Manuel Valero.- Unas imágenes del televisor muestran un enjambre de hombres eléctricamente activos que rebuscan en los escombros ayudados de su técnica, valor y de algún que otro perro amaestrado. Se meten en las tripas de un edificio destruido y así les llega el sonido ahogado de un lamento de vida avanzan hacia el calor humano como en una selva amazónica hasta que dan con el tesoro. Lo sacan, lo envuelven y todo el enjambre que esperaba en superficie aplaude. Hay un ir y venir continuo entre el vértigo y la ansiedad y una amalgama de rescatadores de diversos países como en un caleidoscopio de solidaridad. Es la especie humana.
No muy lejos de allí en términos globales algunas ciudades ucranianes padecen pequeños terremotos debido a las bombas, los equipos sanitarios especializados hacen lo propio. No en la misma proporción porque se trata de un terremoto racimo esparcido por la ciudad torturada. Es la especie humana.
Pero hay una diferencia. En Turquía y Siria ha sido por una causa natural, un estiramiento o una contractura muscular de las entrañas del planeta que nos soporta y contra lo que nada se puede hacer. Puede predecirse, pero la ciencia aún no ha avanzado lo suficiente como para asegurar a futuro el momento exacto del temblor mortal. En Ucrania es por causa diabólicamente artificial. Es el hombre, es un hombre, quien ordena que explote y sucumba una edificación. Allí los cimientos de la tierra están tranquilos sin aspavientos telúricos. Un ser humano y soldados bajo su única voluntad matan, destruyen, reducen a escombros lo que ayer fue una ciudad animada y sumida en la enorme vitalidad de los días cotidianos. En Turquía y Siria, olvidada por ser territorio hostil, otros seres de la misma especie no miran banderas, colores, credos y regímenes. Se abren paso hacia el calor de la carne viva para traer de nuevo al mundo a los enterrados. Es el mismo hombre, es el mismo animal. Tienen la morfología idéntica salvo algunas banales diferencias que dejan intacta la esencia humana…
Me pregunto si Putin mirará las imágenes de las zonas castigadas por el terremoto y sentirá algún mínimo espasmo de piedad o culpa al saberse hacedor a pequeña escala de lo que puede hacer la Pachamama a dimensiones cósmicas. Pero no. Mientras los ángeles guardianes de las ruinas ordenan silencio para escuchar la más mínima respiración, el hombre de hielo lanza sus bombas contra el enemigo para imitar la ira planetaria en pequeñas réplicas. Al final el aspecto es el mismo: ciudades desoladas, en estado apocalíptico, destruidas, con edificios carcomidos como si fueran la dentadura de un dinosaurio remoto, de un Godzila pútrido que ha sido exhumado por la repugnante voluntad de un solo hombre en virtud de la influencia global en un tenebroso mapa de operaciones geopolíticas.

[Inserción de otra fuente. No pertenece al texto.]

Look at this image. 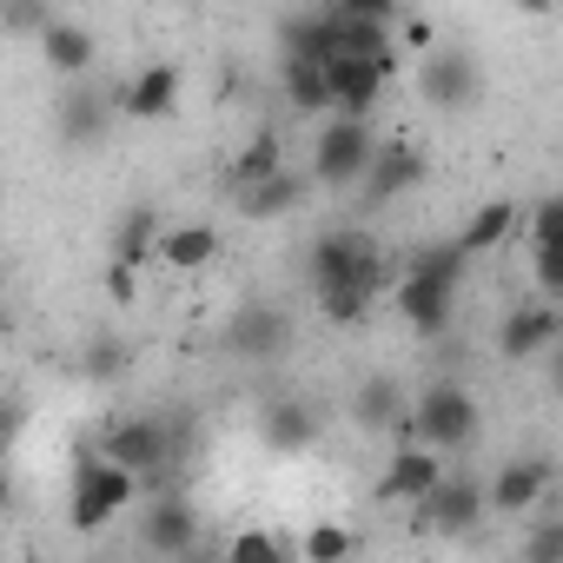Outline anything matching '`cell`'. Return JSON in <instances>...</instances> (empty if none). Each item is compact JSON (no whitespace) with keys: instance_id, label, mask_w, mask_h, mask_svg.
<instances>
[{"instance_id":"cell-1","label":"cell","mask_w":563,"mask_h":563,"mask_svg":"<svg viewBox=\"0 0 563 563\" xmlns=\"http://www.w3.org/2000/svg\"><path fill=\"white\" fill-rule=\"evenodd\" d=\"M457 292H464V258L451 252V239H438V245H418L405 258V278L391 286V306L431 345V339H444L457 325Z\"/></svg>"},{"instance_id":"cell-2","label":"cell","mask_w":563,"mask_h":563,"mask_svg":"<svg viewBox=\"0 0 563 563\" xmlns=\"http://www.w3.org/2000/svg\"><path fill=\"white\" fill-rule=\"evenodd\" d=\"M477 431H484V411H477V391H471V385L438 378L424 398H411V438H418L424 451L457 457V451L477 444Z\"/></svg>"},{"instance_id":"cell-3","label":"cell","mask_w":563,"mask_h":563,"mask_svg":"<svg viewBox=\"0 0 563 563\" xmlns=\"http://www.w3.org/2000/svg\"><path fill=\"white\" fill-rule=\"evenodd\" d=\"M306 278H312V292H332V286H385V252L365 225H332L312 239L306 252Z\"/></svg>"},{"instance_id":"cell-4","label":"cell","mask_w":563,"mask_h":563,"mask_svg":"<svg viewBox=\"0 0 563 563\" xmlns=\"http://www.w3.org/2000/svg\"><path fill=\"white\" fill-rule=\"evenodd\" d=\"M100 457L120 464L146 497H153V490H179V477H173V431H166L159 418H120V424L107 431Z\"/></svg>"},{"instance_id":"cell-5","label":"cell","mask_w":563,"mask_h":563,"mask_svg":"<svg viewBox=\"0 0 563 563\" xmlns=\"http://www.w3.org/2000/svg\"><path fill=\"white\" fill-rule=\"evenodd\" d=\"M372 153H378L372 120H325L319 140H312V173H306V179L325 186V192H352V186L365 179Z\"/></svg>"},{"instance_id":"cell-6","label":"cell","mask_w":563,"mask_h":563,"mask_svg":"<svg viewBox=\"0 0 563 563\" xmlns=\"http://www.w3.org/2000/svg\"><path fill=\"white\" fill-rule=\"evenodd\" d=\"M140 497V484L120 471V464H107V457H80V471H74V490H67V530H100V523H113L126 504Z\"/></svg>"},{"instance_id":"cell-7","label":"cell","mask_w":563,"mask_h":563,"mask_svg":"<svg viewBox=\"0 0 563 563\" xmlns=\"http://www.w3.org/2000/svg\"><path fill=\"white\" fill-rule=\"evenodd\" d=\"M484 523V484L464 471H444L431 497L411 504V530L418 537H471Z\"/></svg>"},{"instance_id":"cell-8","label":"cell","mask_w":563,"mask_h":563,"mask_svg":"<svg viewBox=\"0 0 563 563\" xmlns=\"http://www.w3.org/2000/svg\"><path fill=\"white\" fill-rule=\"evenodd\" d=\"M352 424L372 431V438H391V451H398V444H418V438H411V391H405V378L365 372L358 391H352Z\"/></svg>"},{"instance_id":"cell-9","label":"cell","mask_w":563,"mask_h":563,"mask_svg":"<svg viewBox=\"0 0 563 563\" xmlns=\"http://www.w3.org/2000/svg\"><path fill=\"white\" fill-rule=\"evenodd\" d=\"M556 484V464L543 451H523L510 464H497V477L484 484V517H523L530 504H543Z\"/></svg>"},{"instance_id":"cell-10","label":"cell","mask_w":563,"mask_h":563,"mask_svg":"<svg viewBox=\"0 0 563 563\" xmlns=\"http://www.w3.org/2000/svg\"><path fill=\"white\" fill-rule=\"evenodd\" d=\"M192 543H199V510H192V497H186V490H153L146 510H140V550L179 563V556H192Z\"/></svg>"},{"instance_id":"cell-11","label":"cell","mask_w":563,"mask_h":563,"mask_svg":"<svg viewBox=\"0 0 563 563\" xmlns=\"http://www.w3.org/2000/svg\"><path fill=\"white\" fill-rule=\"evenodd\" d=\"M225 352L245 358V365H272V358H286L292 352V319L278 312V306H245L232 325H225Z\"/></svg>"},{"instance_id":"cell-12","label":"cell","mask_w":563,"mask_h":563,"mask_svg":"<svg viewBox=\"0 0 563 563\" xmlns=\"http://www.w3.org/2000/svg\"><path fill=\"white\" fill-rule=\"evenodd\" d=\"M451 464L438 457V451H424V444H398L391 457H385V471H378V484H372V497L378 504H418V497H431L438 490V477H444Z\"/></svg>"},{"instance_id":"cell-13","label":"cell","mask_w":563,"mask_h":563,"mask_svg":"<svg viewBox=\"0 0 563 563\" xmlns=\"http://www.w3.org/2000/svg\"><path fill=\"white\" fill-rule=\"evenodd\" d=\"M418 93H424L431 107H444V113L471 107V100H477V54H464V47H431L424 67H418Z\"/></svg>"},{"instance_id":"cell-14","label":"cell","mask_w":563,"mask_h":563,"mask_svg":"<svg viewBox=\"0 0 563 563\" xmlns=\"http://www.w3.org/2000/svg\"><path fill=\"white\" fill-rule=\"evenodd\" d=\"M385 74L372 67V60H352V54H339L332 67H325V100H332V120H372L378 113V100H385Z\"/></svg>"},{"instance_id":"cell-15","label":"cell","mask_w":563,"mask_h":563,"mask_svg":"<svg viewBox=\"0 0 563 563\" xmlns=\"http://www.w3.org/2000/svg\"><path fill=\"white\" fill-rule=\"evenodd\" d=\"M550 345H556V306H550V299H523V306L504 312V325H497V352H504L510 365L543 358Z\"/></svg>"},{"instance_id":"cell-16","label":"cell","mask_w":563,"mask_h":563,"mask_svg":"<svg viewBox=\"0 0 563 563\" xmlns=\"http://www.w3.org/2000/svg\"><path fill=\"white\" fill-rule=\"evenodd\" d=\"M179 93H186V74H179L173 60H153V67H140V74L126 80L120 113H126V120H173V113H179Z\"/></svg>"},{"instance_id":"cell-17","label":"cell","mask_w":563,"mask_h":563,"mask_svg":"<svg viewBox=\"0 0 563 563\" xmlns=\"http://www.w3.org/2000/svg\"><path fill=\"white\" fill-rule=\"evenodd\" d=\"M424 173H431V159H424L411 140H391V146H378V153H372V166H365V179H358V186H365V199H372V206H385V199L411 192Z\"/></svg>"},{"instance_id":"cell-18","label":"cell","mask_w":563,"mask_h":563,"mask_svg":"<svg viewBox=\"0 0 563 563\" xmlns=\"http://www.w3.org/2000/svg\"><path fill=\"white\" fill-rule=\"evenodd\" d=\"M258 438H265V451H278V457H299V451L319 444V411H312L306 398H272V405L258 411Z\"/></svg>"},{"instance_id":"cell-19","label":"cell","mask_w":563,"mask_h":563,"mask_svg":"<svg viewBox=\"0 0 563 563\" xmlns=\"http://www.w3.org/2000/svg\"><path fill=\"white\" fill-rule=\"evenodd\" d=\"M517 219H523V206H517V199H484V206H477V212L464 219V232L451 239V252H457V258L471 265V258L497 252V245H504V239L517 232Z\"/></svg>"},{"instance_id":"cell-20","label":"cell","mask_w":563,"mask_h":563,"mask_svg":"<svg viewBox=\"0 0 563 563\" xmlns=\"http://www.w3.org/2000/svg\"><path fill=\"white\" fill-rule=\"evenodd\" d=\"M34 47H41V60H47L60 80H87V67H93V34H87L80 21H60V14H54Z\"/></svg>"},{"instance_id":"cell-21","label":"cell","mask_w":563,"mask_h":563,"mask_svg":"<svg viewBox=\"0 0 563 563\" xmlns=\"http://www.w3.org/2000/svg\"><path fill=\"white\" fill-rule=\"evenodd\" d=\"M278 60L332 67V60H339V21H332V8H319V14H299V21H286V54H278Z\"/></svg>"},{"instance_id":"cell-22","label":"cell","mask_w":563,"mask_h":563,"mask_svg":"<svg viewBox=\"0 0 563 563\" xmlns=\"http://www.w3.org/2000/svg\"><path fill=\"white\" fill-rule=\"evenodd\" d=\"M306 192H312V179L286 166V173H278V179H265V186L239 192V212H245V219H258V225H272V219H286V212H299V206H306Z\"/></svg>"},{"instance_id":"cell-23","label":"cell","mask_w":563,"mask_h":563,"mask_svg":"<svg viewBox=\"0 0 563 563\" xmlns=\"http://www.w3.org/2000/svg\"><path fill=\"white\" fill-rule=\"evenodd\" d=\"M153 258H159L166 272H199V265L219 258V232H212V225H173V232H159Z\"/></svg>"},{"instance_id":"cell-24","label":"cell","mask_w":563,"mask_h":563,"mask_svg":"<svg viewBox=\"0 0 563 563\" xmlns=\"http://www.w3.org/2000/svg\"><path fill=\"white\" fill-rule=\"evenodd\" d=\"M278 173H286V140H278L272 126H258V133L239 146V159H232V186L252 192V186H265V179H278Z\"/></svg>"},{"instance_id":"cell-25","label":"cell","mask_w":563,"mask_h":563,"mask_svg":"<svg viewBox=\"0 0 563 563\" xmlns=\"http://www.w3.org/2000/svg\"><path fill=\"white\" fill-rule=\"evenodd\" d=\"M153 245H159V212H153V206H133V212L120 219V232H113V258H107V265L140 272V265H153Z\"/></svg>"},{"instance_id":"cell-26","label":"cell","mask_w":563,"mask_h":563,"mask_svg":"<svg viewBox=\"0 0 563 563\" xmlns=\"http://www.w3.org/2000/svg\"><path fill=\"white\" fill-rule=\"evenodd\" d=\"M278 87H286V107L299 120H332V100H325V67H306V60H278Z\"/></svg>"},{"instance_id":"cell-27","label":"cell","mask_w":563,"mask_h":563,"mask_svg":"<svg viewBox=\"0 0 563 563\" xmlns=\"http://www.w3.org/2000/svg\"><path fill=\"white\" fill-rule=\"evenodd\" d=\"M54 126H60V140H67V146H93V140L107 133V100H100L93 87H80V93H67V100H60Z\"/></svg>"},{"instance_id":"cell-28","label":"cell","mask_w":563,"mask_h":563,"mask_svg":"<svg viewBox=\"0 0 563 563\" xmlns=\"http://www.w3.org/2000/svg\"><path fill=\"white\" fill-rule=\"evenodd\" d=\"M80 372H87L93 385H113V378H126V372H133V345H126V339H113V332H100V339H87Z\"/></svg>"},{"instance_id":"cell-29","label":"cell","mask_w":563,"mask_h":563,"mask_svg":"<svg viewBox=\"0 0 563 563\" xmlns=\"http://www.w3.org/2000/svg\"><path fill=\"white\" fill-rule=\"evenodd\" d=\"M312 299H319V319L345 332V325H365L372 319V299L378 292L372 286H332V292H312Z\"/></svg>"},{"instance_id":"cell-30","label":"cell","mask_w":563,"mask_h":563,"mask_svg":"<svg viewBox=\"0 0 563 563\" xmlns=\"http://www.w3.org/2000/svg\"><path fill=\"white\" fill-rule=\"evenodd\" d=\"M219 563H292V550L278 543L272 530H239L232 543H225V556Z\"/></svg>"},{"instance_id":"cell-31","label":"cell","mask_w":563,"mask_h":563,"mask_svg":"<svg viewBox=\"0 0 563 563\" xmlns=\"http://www.w3.org/2000/svg\"><path fill=\"white\" fill-rule=\"evenodd\" d=\"M352 550H358V537L345 523H312L306 530V563H352Z\"/></svg>"},{"instance_id":"cell-32","label":"cell","mask_w":563,"mask_h":563,"mask_svg":"<svg viewBox=\"0 0 563 563\" xmlns=\"http://www.w3.org/2000/svg\"><path fill=\"white\" fill-rule=\"evenodd\" d=\"M530 265H537V299L556 306V292H563V252H556V239H530Z\"/></svg>"},{"instance_id":"cell-33","label":"cell","mask_w":563,"mask_h":563,"mask_svg":"<svg viewBox=\"0 0 563 563\" xmlns=\"http://www.w3.org/2000/svg\"><path fill=\"white\" fill-rule=\"evenodd\" d=\"M523 563H563V523H556V517H543V523L530 530V543H523Z\"/></svg>"},{"instance_id":"cell-34","label":"cell","mask_w":563,"mask_h":563,"mask_svg":"<svg viewBox=\"0 0 563 563\" xmlns=\"http://www.w3.org/2000/svg\"><path fill=\"white\" fill-rule=\"evenodd\" d=\"M0 21H8L14 34H34V41H41L47 21H54V8H41V0H34V8H0Z\"/></svg>"},{"instance_id":"cell-35","label":"cell","mask_w":563,"mask_h":563,"mask_svg":"<svg viewBox=\"0 0 563 563\" xmlns=\"http://www.w3.org/2000/svg\"><path fill=\"white\" fill-rule=\"evenodd\" d=\"M21 424H27V405H21L14 391H0V451L21 438Z\"/></svg>"},{"instance_id":"cell-36","label":"cell","mask_w":563,"mask_h":563,"mask_svg":"<svg viewBox=\"0 0 563 563\" xmlns=\"http://www.w3.org/2000/svg\"><path fill=\"white\" fill-rule=\"evenodd\" d=\"M107 299H113V306H133V299H140V272L107 265Z\"/></svg>"},{"instance_id":"cell-37","label":"cell","mask_w":563,"mask_h":563,"mask_svg":"<svg viewBox=\"0 0 563 563\" xmlns=\"http://www.w3.org/2000/svg\"><path fill=\"white\" fill-rule=\"evenodd\" d=\"M14 504V477H8V464H0V510Z\"/></svg>"},{"instance_id":"cell-38","label":"cell","mask_w":563,"mask_h":563,"mask_svg":"<svg viewBox=\"0 0 563 563\" xmlns=\"http://www.w3.org/2000/svg\"><path fill=\"white\" fill-rule=\"evenodd\" d=\"M179 563H212V556H199V550H192V556H179Z\"/></svg>"}]
</instances>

La emoción embarga a quien mira a los salvavidas. Si es de nuestro país, como los voluntarios que han acudido o la Unidad Militar de Emergencias, el orgullo se despabila de manera natural. Son los nuestros y acaban de rescatar a un niño o dos… o tal vez más. Ojalá. Pero al mismo tiempo no puede evitar maldecir al Planeta, a la Naturaleza que lo rige y a sus leyes. La adorada Naturaleza y su bienestar que todos deseamos procurándole un buen medio ambiente o un buen ambiente entero que es también nuestro bienestar. Pero, ay, cuando Pachamama se enfada. Mata mucho, en un momento. Basta que se abran los cielos y vierta un océano de agua, o que se topen las placas como machos cabríos para que a su merced seamos simples insectos sin identidad y sin sentido. Entonces el hombre del otro lado del frío, el nuevo zar y la adorable Tierra se parecen en su pulsión criminal. No es lo mismo. Lo sé. La Tierra está viva desde que el Universo la parió. Es fría por fuera y hirviente por dentro. El hombre lunar no ha llegado ni llegará jamás a la última entraña del suelo que pisa. El hombre que ordena matar es su contrario: parece amable y caliente por fuera y es un témpano sin piedad por dentro.
Y así vamos cada día, sorteando la existencia absurda que cohabita con la existencia feliz y ordinaria.
De todo ello me quedo con la imagen de un soldado de la UME que envuelve a un niño en una tela dorada como un luminoso ser que acude de otra dimensión. ¿Qué puede parecer si no a quien es rescatado? Han muerto niños bajo la gigantesca escombrera de Islib (siria) y Gaziatep (Turquía), como han muerto en Mariupol o Járkov en Ucrania. Los ha matado la Naturaleza y el hombre malvado. A veces se parecen.